— Start Material supplied —
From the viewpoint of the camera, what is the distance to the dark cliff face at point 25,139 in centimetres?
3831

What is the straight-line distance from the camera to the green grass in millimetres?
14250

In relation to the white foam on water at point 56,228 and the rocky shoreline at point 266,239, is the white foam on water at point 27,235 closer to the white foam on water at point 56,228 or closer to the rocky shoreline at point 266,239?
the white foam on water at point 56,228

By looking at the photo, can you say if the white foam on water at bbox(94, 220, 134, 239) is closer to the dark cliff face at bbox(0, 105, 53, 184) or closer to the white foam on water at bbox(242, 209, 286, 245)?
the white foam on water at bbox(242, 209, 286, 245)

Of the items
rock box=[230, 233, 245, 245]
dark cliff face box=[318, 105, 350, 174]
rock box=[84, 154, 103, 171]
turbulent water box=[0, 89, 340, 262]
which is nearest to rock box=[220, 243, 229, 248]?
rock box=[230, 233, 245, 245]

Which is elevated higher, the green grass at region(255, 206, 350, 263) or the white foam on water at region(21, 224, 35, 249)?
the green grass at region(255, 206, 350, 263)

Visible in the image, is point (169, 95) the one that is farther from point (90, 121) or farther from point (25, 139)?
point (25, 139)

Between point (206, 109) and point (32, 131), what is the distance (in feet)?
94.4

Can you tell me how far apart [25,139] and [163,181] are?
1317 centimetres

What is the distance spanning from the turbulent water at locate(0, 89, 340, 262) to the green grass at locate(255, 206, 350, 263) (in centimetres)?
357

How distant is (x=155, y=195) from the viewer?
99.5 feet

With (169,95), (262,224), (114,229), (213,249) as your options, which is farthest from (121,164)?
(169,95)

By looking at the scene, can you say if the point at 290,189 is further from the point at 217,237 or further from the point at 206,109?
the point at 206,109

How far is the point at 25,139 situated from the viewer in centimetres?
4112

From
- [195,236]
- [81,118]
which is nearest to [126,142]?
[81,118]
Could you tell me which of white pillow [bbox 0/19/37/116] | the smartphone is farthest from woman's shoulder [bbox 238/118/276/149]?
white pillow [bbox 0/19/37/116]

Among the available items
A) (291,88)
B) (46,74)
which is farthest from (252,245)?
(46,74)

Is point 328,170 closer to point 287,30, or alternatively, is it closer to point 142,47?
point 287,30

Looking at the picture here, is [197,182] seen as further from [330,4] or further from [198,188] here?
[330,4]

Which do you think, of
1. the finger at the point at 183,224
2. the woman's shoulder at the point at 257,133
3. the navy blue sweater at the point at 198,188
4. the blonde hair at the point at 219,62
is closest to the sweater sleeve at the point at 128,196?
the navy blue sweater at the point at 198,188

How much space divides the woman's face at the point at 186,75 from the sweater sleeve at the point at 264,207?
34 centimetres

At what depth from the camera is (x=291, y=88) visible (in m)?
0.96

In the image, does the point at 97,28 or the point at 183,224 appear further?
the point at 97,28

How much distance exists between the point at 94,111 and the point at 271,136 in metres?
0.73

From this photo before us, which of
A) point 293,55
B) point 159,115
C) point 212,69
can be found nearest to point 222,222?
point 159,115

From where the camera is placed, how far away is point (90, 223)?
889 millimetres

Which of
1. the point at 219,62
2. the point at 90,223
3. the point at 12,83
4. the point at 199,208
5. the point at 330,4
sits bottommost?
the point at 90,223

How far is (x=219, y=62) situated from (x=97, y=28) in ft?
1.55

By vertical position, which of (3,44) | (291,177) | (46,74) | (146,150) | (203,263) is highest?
— End Material supplied —
# [Aim]
Reproduce all of the entries above word for word, keeping every number, bracket, and line break unchanged.

# [Worked answer]
From the viewpoint of the camera, what is the distance to the dark cliff face at point 25,139 in centimetres?
3831

What is the straight-line distance from the camera to the green grass in millimetres?
14250

In relation to the white foam on water at point 56,228 and the rocky shoreline at point 266,239, is the white foam on water at point 27,235 closer to the white foam on water at point 56,228 or closer to the rocky shoreline at point 266,239?
the white foam on water at point 56,228

By looking at the photo, can you say if the white foam on water at bbox(94, 220, 134, 239) is closer to the dark cliff face at bbox(0, 105, 53, 184) or closer to the white foam on water at bbox(242, 209, 286, 245)?
the white foam on water at bbox(242, 209, 286, 245)

Of the items
rock box=[230, 233, 245, 245]
dark cliff face box=[318, 105, 350, 174]
rock box=[84, 154, 103, 171]
turbulent water box=[0, 89, 340, 262]
which is nearest to rock box=[220, 243, 229, 248]?
rock box=[230, 233, 245, 245]

Which is elevated higher, the green grass at region(255, 206, 350, 263) or the white foam on water at region(21, 224, 35, 249)?
the green grass at region(255, 206, 350, 263)

Visible in the image, is point (169, 95) the one that is farther from point (90, 121) or farther from point (25, 139)?
point (25, 139)

Between point (206, 109) and point (32, 131), what is the distance (in feet)?
94.4

Can you tell me how far apart [25,139] and [163,181] are?
1317 centimetres

What is the distance spanning from the turbulent water at locate(0, 89, 340, 262) to the green grass at locate(255, 206, 350, 263) (in centimetres)?
357

How distant is (x=155, y=195) from the viewer?
99.5 feet

With (169,95), (262,224), (114,229), (213,249) as your options, which is farthest from (121,164)?
(169,95)

By looking at the scene, can you say if the point at 290,189 is further from the point at 217,237 or further from the point at 206,109?
the point at 206,109

How far is the point at 25,139 situated from the viewer in centimetres?
4112

From
- [195,236]
- [81,118]
which is nearest to [126,142]?
[81,118]
Could you tell me which of white pillow [bbox 0/19/37/116] | the smartphone is farthest from woman's shoulder [bbox 238/118/276/149]?
white pillow [bbox 0/19/37/116]

Among the available items
A) (291,88)
B) (46,74)
which is farthest from (252,245)?
(46,74)

Is point 328,170 closer to point 287,30, or alternatively, is it closer to point 142,47?
point 287,30

Looking at the picture here, is [197,182] seen as further from [330,4] or further from [198,188] here?
[330,4]

Which do you think, of
1. the finger at the point at 183,224
2. the woman's shoulder at the point at 257,133
3. the navy blue sweater at the point at 198,188
4. the blonde hair at the point at 219,62
is closest to the sweater sleeve at the point at 128,196?
the navy blue sweater at the point at 198,188

How much space divides the woman's face at the point at 186,75 from the sweater sleeve at the point at 264,207?
34 centimetres

At what depth from the camera is (x=291, y=88) visible (in m)?
0.96

In the image, does the point at 97,28 or the point at 183,224 appear further?
the point at 97,28

How much distance exists between the point at 94,111 and the point at 271,136 in metres?
0.73

From this photo before us, which of
A) point 293,55
B) point 159,115
C) point 212,69
can be found nearest to point 222,222?
point 159,115

From where the camera is placed, how far away is point (90, 223)?
889 millimetres

Which of
1. the point at 219,62
2. the point at 90,223
3. the point at 12,83
4. the point at 199,208
5. the point at 330,4
sits bottommost?
the point at 90,223

How far is (x=219, y=62) situated from (x=97, y=28) in ft?
1.55

By vertical position, which of (3,44) | (291,177) | (46,74) | (146,150) | (203,263) is highest?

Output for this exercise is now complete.